Listeria — review of epidemiology and pathogenesis
Vidhya Ramaswamy, Vincent Mary Cresence, Jayan S. Rejitha, Mohandas Usha Lekshmi, K.S. Dharsana, Suryaprasad Priya Prasad, Helan Mary Vijila
International Centre for Bioresources Management, Department of Microbiology, Malankara Catholic College, Mariagiri, Kaliakkavilai, Tamil Nadu, India
Received: February 20, 2006 Revised: December 22, 2006 Accepted: January 22, 2007
Listeria monocytogenes (commonly called Listeria) is a Gram-positive facultatively intracellular foodborne pathogen often found in food and elsewhere in nature. It can cause a rare but serious disease called listeriosis, especially among pregnant women, the elderly or individuals with a weakened immune system. In serious cases, it can lead to brain infection and even death. Listeria is more likely to cause death than other bacteria that cause food poisoning.
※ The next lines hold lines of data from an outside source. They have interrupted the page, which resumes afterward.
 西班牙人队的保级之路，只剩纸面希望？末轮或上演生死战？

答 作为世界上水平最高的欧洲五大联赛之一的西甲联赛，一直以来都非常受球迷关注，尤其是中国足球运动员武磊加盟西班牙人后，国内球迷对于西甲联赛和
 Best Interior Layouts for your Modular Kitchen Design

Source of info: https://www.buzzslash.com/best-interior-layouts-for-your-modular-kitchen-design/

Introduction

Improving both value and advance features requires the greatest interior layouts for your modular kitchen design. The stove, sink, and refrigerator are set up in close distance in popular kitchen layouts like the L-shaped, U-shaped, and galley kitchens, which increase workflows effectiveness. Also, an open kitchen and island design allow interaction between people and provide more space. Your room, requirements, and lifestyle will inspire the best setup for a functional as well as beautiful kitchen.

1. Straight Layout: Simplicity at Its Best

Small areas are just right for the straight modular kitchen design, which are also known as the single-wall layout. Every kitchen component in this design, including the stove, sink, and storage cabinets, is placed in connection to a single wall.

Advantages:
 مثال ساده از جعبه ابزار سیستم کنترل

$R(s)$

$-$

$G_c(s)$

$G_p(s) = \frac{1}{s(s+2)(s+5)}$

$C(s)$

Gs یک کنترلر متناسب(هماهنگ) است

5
In fact, 20 to 30% of food borne listeriosis infections in high-risk individuals may be fatal. Recent technological developments have increased the ability of scientists to identify the cause of foodborne illnesses. L. monocytogenes has been used as a model organism for the study of intracellular parasitism. Whilst the basic mechanisms of cellular pathogenesis have been elucidated by a series of elegant studies, recent research has begun to focus upon the gastrointestinal phase of L. monocytogenes infection. Epidemiological studies of outbreaks of human disease now demonstrate that the pathogen can cause gastroenteritis in the absence of invasive disease and associated mortality. Elucidation of whole genome sequences and virulence determinants have greatly contributed to understanding of the organism and its infection pathways.
Epidemiology; Food contamination; Genomics; Listeria infections; Listeria monocytogenes
J Microbiol Immunol Infect 2007;40:4-13.